In court, Tyler argued that the racially restrictive covenant violated the 14th Amendment of the Constitution. But the court ruled that the amendment restricted only what state and local governments could do, not private citizens.

Yet Tyler was undeterred. In a stroke of legal brilliance, he argued that the racially restrictive covenant must be ruled invalid because it violated the rights of the white property owner to sell his or her property as he or she sees fit. In 1919, the appeals court agreed with Tyler, allowing the Garrotts to remain in their family home.

The Garrott case was decided almost three decades before the U.S. Supreme Court outlawed racially restrictive covenants in 1948 in Shelley vs. Kraemer.
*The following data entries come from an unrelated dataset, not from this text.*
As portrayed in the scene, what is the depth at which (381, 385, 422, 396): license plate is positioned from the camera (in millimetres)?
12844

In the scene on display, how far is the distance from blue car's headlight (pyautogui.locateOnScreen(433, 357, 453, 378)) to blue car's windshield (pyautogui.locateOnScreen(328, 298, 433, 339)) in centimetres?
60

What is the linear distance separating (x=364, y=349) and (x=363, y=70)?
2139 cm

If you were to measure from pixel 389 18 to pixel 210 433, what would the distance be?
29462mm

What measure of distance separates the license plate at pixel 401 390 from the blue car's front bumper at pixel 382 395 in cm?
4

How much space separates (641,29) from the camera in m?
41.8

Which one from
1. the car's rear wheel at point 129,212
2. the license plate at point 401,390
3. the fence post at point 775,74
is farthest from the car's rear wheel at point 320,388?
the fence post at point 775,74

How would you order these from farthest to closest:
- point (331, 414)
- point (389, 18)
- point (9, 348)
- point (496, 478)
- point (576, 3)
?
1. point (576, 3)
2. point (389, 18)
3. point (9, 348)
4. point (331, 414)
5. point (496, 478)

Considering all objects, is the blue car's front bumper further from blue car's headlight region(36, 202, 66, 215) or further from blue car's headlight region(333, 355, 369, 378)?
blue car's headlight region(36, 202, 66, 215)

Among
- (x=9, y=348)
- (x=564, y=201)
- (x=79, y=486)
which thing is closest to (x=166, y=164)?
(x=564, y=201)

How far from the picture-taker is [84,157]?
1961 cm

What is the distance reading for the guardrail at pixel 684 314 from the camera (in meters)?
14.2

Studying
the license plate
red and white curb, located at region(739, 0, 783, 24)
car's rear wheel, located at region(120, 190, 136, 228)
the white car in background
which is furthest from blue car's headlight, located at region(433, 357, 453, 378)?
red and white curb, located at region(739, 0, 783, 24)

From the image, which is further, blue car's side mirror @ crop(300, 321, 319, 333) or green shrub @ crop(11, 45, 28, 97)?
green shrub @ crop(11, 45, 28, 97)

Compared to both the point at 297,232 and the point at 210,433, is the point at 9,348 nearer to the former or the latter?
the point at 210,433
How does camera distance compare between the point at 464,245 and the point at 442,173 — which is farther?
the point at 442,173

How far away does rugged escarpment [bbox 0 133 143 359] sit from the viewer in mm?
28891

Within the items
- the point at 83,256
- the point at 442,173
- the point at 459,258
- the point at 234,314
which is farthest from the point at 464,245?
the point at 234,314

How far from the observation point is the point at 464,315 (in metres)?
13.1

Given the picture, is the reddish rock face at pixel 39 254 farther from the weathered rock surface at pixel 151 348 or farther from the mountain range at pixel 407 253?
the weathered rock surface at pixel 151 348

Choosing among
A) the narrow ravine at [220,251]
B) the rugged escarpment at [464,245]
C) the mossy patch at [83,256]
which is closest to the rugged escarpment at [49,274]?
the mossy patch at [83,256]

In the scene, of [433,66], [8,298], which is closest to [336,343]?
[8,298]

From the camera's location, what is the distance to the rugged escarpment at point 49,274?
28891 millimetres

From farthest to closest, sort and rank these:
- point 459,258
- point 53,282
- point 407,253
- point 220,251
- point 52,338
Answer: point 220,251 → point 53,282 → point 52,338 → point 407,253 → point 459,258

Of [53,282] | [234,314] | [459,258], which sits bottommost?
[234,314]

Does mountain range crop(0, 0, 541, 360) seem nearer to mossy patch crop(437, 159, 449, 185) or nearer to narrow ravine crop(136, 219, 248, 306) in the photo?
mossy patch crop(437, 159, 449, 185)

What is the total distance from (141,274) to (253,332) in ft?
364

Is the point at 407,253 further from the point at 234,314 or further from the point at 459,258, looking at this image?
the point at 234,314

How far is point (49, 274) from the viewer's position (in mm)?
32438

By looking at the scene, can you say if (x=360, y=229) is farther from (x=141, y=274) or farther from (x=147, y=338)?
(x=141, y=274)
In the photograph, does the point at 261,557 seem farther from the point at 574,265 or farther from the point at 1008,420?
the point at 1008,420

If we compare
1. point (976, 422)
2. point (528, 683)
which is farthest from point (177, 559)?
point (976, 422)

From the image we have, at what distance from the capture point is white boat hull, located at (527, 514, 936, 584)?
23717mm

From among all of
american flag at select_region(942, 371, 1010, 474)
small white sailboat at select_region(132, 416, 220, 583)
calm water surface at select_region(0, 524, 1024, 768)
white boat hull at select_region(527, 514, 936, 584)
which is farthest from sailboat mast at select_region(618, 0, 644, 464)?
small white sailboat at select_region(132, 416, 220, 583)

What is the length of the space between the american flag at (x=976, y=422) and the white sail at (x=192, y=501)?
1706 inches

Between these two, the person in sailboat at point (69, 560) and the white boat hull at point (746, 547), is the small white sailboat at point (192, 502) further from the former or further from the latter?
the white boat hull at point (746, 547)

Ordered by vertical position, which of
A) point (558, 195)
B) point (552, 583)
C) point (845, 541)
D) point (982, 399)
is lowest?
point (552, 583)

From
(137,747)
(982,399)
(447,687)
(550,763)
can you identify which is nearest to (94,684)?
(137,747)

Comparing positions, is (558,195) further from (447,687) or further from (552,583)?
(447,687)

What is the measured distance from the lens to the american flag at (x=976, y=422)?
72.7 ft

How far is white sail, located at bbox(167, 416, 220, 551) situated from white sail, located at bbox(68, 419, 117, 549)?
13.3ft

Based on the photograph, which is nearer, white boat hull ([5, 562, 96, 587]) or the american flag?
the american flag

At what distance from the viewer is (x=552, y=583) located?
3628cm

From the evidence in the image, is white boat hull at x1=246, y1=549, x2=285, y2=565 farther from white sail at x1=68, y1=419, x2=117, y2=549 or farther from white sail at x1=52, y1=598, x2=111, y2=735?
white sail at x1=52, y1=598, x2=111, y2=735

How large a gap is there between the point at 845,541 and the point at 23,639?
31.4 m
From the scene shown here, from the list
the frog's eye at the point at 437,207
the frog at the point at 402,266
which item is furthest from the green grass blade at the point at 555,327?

Tyler’s law office stood at the intersection of 2nd and Spring streets in downtown Los Angeles, the heart of the city’s civic life. This week, with the support of the staff of Council District 14, Metro and the Sigma Pi Phi fraternity (Tyler was a founding member of the L.A. chapter), we proudly dedicated that location Willis O. Tyler Square.

For more than a century, Tyler’s pioneering deeds went unrecognized. He never tasted the fruits that bloomed from the seeds he planted; he never felt the cool shade of the tree that grew from those seeds. Now, at least, his role in L.A. history — though too long ignored — will get the recognition it has long deserved.

George Fatheree is the founder of ORO Impact and a lawyer who represented the Bruce family in the return of the Bruce’s Beach property.